Source document >>
Jeff Browning Pre-2016 Hardrock 100 Interview

A video interview (with transcript) with Jeff Browning before the 2016 Hardrock 100.

By on July 11, 2016 | Comments

Jeff Browning took third at the Western States 100 19 days before taking on this year’s Hardrock 100. We started talking to him after his finish at Western States and, then, picked up the interview after he showed up in Silverton, Colorado. In the following interview, Jeff talks about how he’ll recover for Hardrock, what he hopes to do with the race and the States/Hardrock double, and how he’s feeling a couple days ahead of the race.

To see who else is racing, check out our in-depth Hardrock preview. Follow our live Hardrock coverage all day on Friday and Saturday!

[Click here if you can’t see the video above.]

Jeff Browning Pre-2016 Hardrock 100 Interview Transcript

iRunFar: We are going to change this from the post-Western States interview to the Pre-Hardrock interview… a little early for the transition you want to make probably, but…

Jeff Browning: Okay, let’s talk about it. Let’s talk about it.

iRunFar: You’ve got three weeks until Hardrock.

Browning: I’ve got 19 days. Every day counts.

iRunFar: Bryon Powell of iRunFar with Jeff Browning before the 2016 Hardrock 100. Jeff, 19 days until Hardrock.

Browning: And we’re at the Placer High School Track. Let’s put that in there. Yeah, 19 days. Recovery. Walk.

iRunFar: You feel okay now?

Browning: Yes, there’s nothing weird except my foot, the ball of my foot. I’ve got to take care of that. That’s going to be triage. I already started on that last night. I did an Epsom salt soak on it last night and slept with it airing out outside of the covers. Hardrock.

iRunFar: Obviously you ran third, so you had to push, but did you go really deep in the well?

Browning: No, I went hard, and I was worked at the end…

iRunFar: But not that deep…?

Browning: No, because I tried to run consistently because I knew that Hardrock was coming. I didn’t hammer any downhills until we were in the rolling stuff after Green Gate. None of it’s huge. You’re not hammering downhill very much. Any of the steep sections, I totally laid back on them just to save my legs a little. I don’t know. The biggest thing is… that race, I show up and see what happens. We should do this right before because…

iRunFar: We can have an addendum.

Browning: We might need an addendum to know how I feel. I’ll know more in about a week to ten days.

iRunFar: But right now you feel good?

Browning: There’s nothing after this race that would keep me out health-wise.

iRunFar: You’re not the first person to have done the Western States-Hardrock double. It’s a big double, and people have kind of made a thing of it. AJW did. [Nick] Clark did. I’m sure he’ll point out you had 19 days and he had 12. I’m sure that’s a little bit in your mind, but that’s kind of a thing.

Entries shown >>
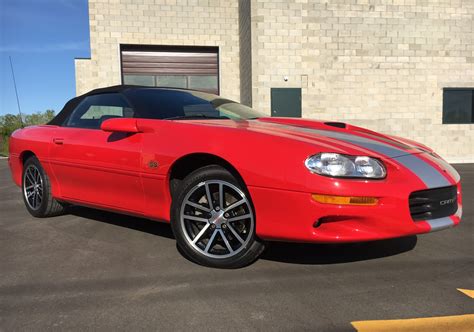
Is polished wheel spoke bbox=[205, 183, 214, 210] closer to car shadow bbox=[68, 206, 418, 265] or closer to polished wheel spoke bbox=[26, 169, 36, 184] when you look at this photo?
car shadow bbox=[68, 206, 418, 265]

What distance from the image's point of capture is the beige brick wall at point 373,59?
38.7 feet

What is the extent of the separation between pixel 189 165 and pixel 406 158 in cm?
155

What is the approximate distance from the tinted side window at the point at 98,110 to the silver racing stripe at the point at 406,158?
5.35 feet

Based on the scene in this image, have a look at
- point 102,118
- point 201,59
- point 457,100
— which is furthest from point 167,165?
point 457,100

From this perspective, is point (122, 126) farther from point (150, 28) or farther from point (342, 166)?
point (150, 28)

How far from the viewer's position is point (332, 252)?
3.04 metres

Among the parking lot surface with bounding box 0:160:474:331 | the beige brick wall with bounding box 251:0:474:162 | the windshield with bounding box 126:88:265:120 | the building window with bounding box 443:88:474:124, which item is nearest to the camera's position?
the parking lot surface with bounding box 0:160:474:331

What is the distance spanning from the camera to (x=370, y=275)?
2578 millimetres

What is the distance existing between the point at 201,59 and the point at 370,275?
12.2 m

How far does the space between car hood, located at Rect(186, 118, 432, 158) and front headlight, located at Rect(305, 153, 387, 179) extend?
58 millimetres

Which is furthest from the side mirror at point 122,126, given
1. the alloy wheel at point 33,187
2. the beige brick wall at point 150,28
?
the beige brick wall at point 150,28

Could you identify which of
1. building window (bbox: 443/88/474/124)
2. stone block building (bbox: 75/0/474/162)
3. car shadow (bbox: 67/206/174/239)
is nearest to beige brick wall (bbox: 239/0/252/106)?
stone block building (bbox: 75/0/474/162)

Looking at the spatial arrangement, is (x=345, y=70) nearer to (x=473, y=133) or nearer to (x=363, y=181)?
(x=473, y=133)

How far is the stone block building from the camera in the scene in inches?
467
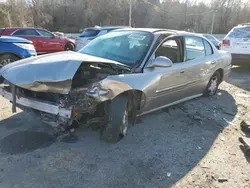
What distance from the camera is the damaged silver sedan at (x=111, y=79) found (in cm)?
302

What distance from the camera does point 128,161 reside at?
10.4 ft

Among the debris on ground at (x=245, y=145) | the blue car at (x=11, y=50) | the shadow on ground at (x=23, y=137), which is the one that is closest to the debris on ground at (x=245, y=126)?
the debris on ground at (x=245, y=145)

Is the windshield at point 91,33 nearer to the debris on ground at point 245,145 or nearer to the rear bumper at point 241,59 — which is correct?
the rear bumper at point 241,59

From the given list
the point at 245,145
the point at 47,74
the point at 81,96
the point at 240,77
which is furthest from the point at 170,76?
the point at 240,77

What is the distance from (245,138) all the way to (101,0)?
40017 mm

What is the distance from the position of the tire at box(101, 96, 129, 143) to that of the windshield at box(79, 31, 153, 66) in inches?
29.6

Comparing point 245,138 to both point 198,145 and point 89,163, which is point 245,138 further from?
point 89,163

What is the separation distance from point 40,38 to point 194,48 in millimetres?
8894

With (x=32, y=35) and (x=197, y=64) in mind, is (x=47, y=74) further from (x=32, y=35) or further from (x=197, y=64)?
(x=32, y=35)

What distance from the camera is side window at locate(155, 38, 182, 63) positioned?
13.9 feet

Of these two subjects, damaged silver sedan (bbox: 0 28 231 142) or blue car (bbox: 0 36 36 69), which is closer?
damaged silver sedan (bbox: 0 28 231 142)

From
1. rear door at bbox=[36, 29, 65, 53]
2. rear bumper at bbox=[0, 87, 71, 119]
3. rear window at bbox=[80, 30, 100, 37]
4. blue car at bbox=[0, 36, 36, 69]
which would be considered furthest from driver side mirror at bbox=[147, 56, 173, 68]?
rear door at bbox=[36, 29, 65, 53]

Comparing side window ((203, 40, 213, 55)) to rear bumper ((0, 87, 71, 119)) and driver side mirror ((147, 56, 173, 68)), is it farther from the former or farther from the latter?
rear bumper ((0, 87, 71, 119))

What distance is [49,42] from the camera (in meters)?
12.3
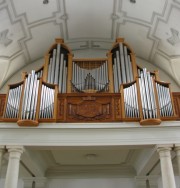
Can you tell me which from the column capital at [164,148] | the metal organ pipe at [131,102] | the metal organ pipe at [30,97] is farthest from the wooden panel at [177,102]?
the metal organ pipe at [30,97]

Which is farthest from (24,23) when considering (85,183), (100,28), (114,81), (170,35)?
(85,183)

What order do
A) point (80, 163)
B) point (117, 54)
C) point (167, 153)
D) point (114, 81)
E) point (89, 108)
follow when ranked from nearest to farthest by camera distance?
point (167, 153)
point (89, 108)
point (114, 81)
point (117, 54)
point (80, 163)

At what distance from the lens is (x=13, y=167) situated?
7.95m

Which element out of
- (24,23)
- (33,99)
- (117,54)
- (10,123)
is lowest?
(10,123)

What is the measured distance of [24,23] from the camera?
35.3 feet

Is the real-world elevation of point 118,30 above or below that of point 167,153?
above

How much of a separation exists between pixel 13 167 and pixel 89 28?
20.2 feet

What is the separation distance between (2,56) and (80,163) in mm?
4935

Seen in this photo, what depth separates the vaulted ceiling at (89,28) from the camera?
10156 millimetres

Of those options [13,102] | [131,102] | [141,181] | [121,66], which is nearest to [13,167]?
[13,102]

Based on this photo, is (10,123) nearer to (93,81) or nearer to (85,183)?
(93,81)

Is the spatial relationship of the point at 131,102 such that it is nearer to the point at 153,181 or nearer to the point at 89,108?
the point at 89,108

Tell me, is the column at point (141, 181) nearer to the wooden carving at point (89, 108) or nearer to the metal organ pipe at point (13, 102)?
the wooden carving at point (89, 108)

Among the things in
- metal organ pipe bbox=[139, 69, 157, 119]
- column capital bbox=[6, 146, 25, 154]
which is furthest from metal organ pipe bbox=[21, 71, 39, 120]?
metal organ pipe bbox=[139, 69, 157, 119]
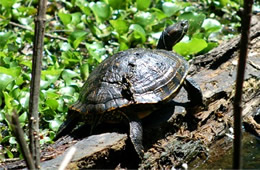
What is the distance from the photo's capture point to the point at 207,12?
7.11m

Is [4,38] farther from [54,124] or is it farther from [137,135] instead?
[137,135]

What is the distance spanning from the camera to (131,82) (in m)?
3.62

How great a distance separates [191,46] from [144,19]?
3.35 feet

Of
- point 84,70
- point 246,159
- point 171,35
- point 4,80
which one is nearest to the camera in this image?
point 246,159

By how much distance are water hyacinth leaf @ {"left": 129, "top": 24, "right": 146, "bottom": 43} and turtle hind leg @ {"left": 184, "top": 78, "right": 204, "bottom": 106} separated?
63.0 inches

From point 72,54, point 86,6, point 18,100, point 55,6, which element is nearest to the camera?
point 18,100

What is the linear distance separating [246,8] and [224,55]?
3148 millimetres

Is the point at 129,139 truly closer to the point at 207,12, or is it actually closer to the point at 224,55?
the point at 224,55

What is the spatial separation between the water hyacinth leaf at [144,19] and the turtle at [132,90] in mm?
1751

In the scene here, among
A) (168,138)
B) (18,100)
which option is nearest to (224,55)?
(168,138)

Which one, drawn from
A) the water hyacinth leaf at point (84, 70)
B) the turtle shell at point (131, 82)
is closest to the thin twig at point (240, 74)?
the turtle shell at point (131, 82)

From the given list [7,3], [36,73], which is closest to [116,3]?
[7,3]

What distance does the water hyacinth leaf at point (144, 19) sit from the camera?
5.74m

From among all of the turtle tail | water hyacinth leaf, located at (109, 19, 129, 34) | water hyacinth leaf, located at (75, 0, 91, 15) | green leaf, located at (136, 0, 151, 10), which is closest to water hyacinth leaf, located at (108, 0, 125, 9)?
green leaf, located at (136, 0, 151, 10)
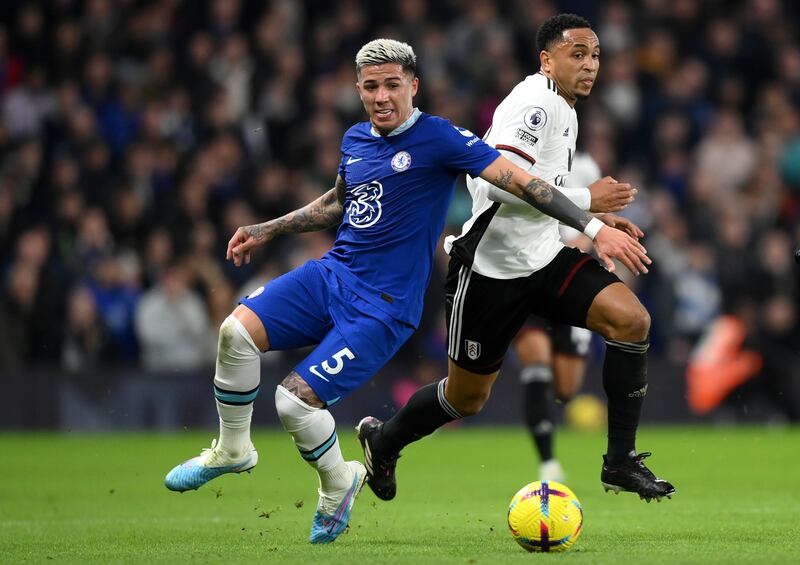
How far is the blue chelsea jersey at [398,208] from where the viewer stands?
7398 mm

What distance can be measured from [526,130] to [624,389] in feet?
4.76

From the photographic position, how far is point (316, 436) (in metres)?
7.35

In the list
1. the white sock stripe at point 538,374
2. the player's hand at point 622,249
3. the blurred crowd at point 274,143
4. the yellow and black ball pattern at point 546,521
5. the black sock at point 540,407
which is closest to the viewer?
the player's hand at point 622,249

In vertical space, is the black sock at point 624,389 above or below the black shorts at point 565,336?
above

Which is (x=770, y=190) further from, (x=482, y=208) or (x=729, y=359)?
(x=482, y=208)

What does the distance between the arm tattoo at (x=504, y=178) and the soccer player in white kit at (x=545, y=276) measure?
0.33 meters

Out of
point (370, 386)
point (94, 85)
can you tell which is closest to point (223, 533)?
point (370, 386)

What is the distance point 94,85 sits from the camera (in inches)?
689

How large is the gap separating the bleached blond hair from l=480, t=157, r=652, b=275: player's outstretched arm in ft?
2.37

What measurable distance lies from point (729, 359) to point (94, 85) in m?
8.18

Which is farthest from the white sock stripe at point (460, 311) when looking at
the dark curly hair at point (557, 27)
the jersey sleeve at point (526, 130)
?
the dark curly hair at point (557, 27)

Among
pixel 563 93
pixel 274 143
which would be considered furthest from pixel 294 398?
pixel 274 143

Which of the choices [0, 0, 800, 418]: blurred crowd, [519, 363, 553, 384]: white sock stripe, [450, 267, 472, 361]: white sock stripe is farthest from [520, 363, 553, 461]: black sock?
[0, 0, 800, 418]: blurred crowd

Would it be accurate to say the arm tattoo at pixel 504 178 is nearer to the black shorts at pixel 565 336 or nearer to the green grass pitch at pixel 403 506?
the green grass pitch at pixel 403 506
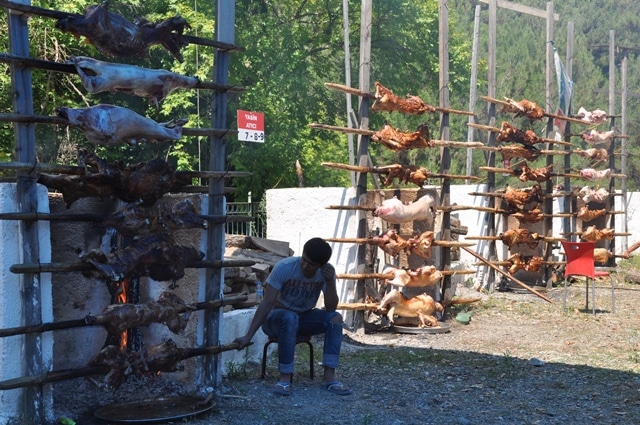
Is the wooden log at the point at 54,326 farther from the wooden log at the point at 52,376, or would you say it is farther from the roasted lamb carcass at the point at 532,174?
the roasted lamb carcass at the point at 532,174

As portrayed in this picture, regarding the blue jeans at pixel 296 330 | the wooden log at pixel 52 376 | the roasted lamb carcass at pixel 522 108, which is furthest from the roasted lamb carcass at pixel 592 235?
the wooden log at pixel 52 376

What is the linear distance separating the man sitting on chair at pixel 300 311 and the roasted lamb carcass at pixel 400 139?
4.04 m

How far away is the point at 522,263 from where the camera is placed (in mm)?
16188

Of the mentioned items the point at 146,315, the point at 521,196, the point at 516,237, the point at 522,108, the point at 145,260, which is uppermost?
the point at 522,108

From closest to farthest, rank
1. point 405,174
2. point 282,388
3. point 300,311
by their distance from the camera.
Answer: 1. point 282,388
2. point 300,311
3. point 405,174

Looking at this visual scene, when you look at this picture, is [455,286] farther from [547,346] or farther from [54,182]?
[54,182]

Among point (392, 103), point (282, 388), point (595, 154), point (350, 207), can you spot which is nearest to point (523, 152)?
point (595, 154)

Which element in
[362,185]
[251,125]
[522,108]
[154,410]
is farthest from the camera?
[522,108]

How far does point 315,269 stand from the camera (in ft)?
26.2

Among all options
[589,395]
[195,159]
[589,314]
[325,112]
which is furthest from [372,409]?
[325,112]

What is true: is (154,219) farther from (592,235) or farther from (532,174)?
(592,235)

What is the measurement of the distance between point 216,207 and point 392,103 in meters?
5.07

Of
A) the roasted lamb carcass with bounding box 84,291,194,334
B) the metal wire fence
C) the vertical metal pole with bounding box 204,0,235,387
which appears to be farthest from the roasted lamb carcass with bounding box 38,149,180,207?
the metal wire fence

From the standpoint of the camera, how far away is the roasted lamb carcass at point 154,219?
6.48 metres
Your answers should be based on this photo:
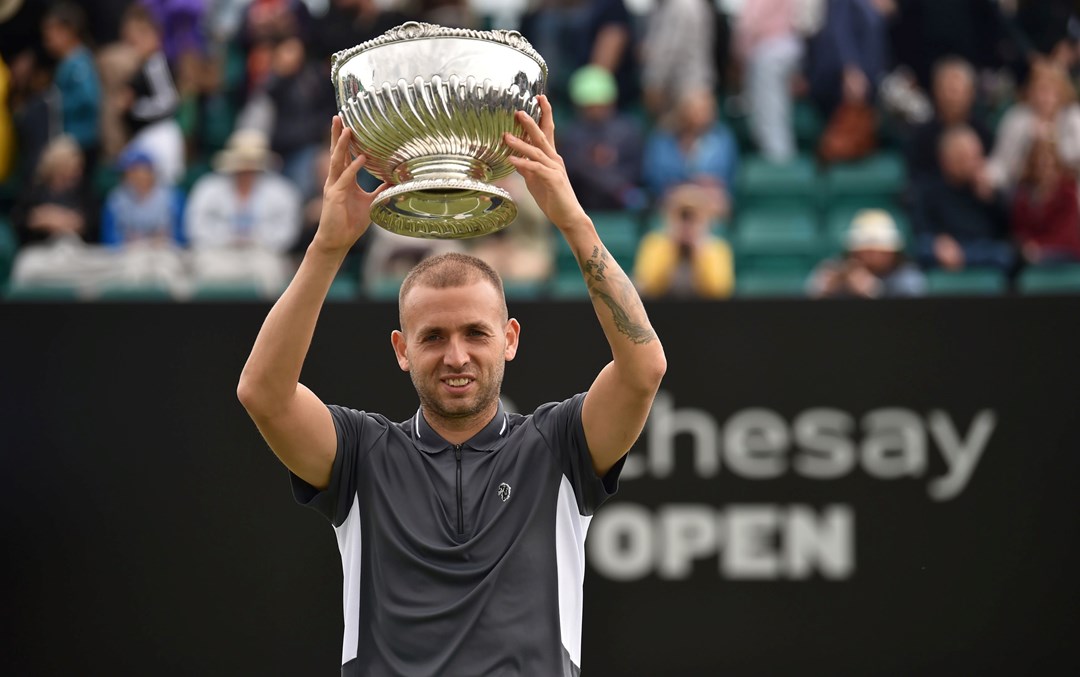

Directions >>
[1] List every person named in the Jeff Browning interview.
[2] According to the Jeff Browning interview, what did Browning do for the ball of his foot the night before the conversation?
[3] Reproduce everything in the Jeff Browning interview from "Browning: No, I" down to "have an addendum.".

Answers to the tasks >>
[1] Jeff Browning, Bryon Powell, AJW, Nick Clark

[2] He soaked it in Epsom salt and slept with it airing out outside of the covers.

[3]
Browning: No, I went hard, and I was worked at the end…

iRunFar: But not that deep…?

Browning: No, because I tried to run consistently because I knew that Hardrock was coming. I didn’t hammer any downhills until we were in the rolling stuff after Green Gate. None of it’s huge. You’re not hammering downhill very much. Any of the steep sections, I totally laid back on them just to save my legs a little. I don’t know. The biggest thing is… that race, I show up and see what happens. We should do this right before because…

iRunFar: We can have an addendum.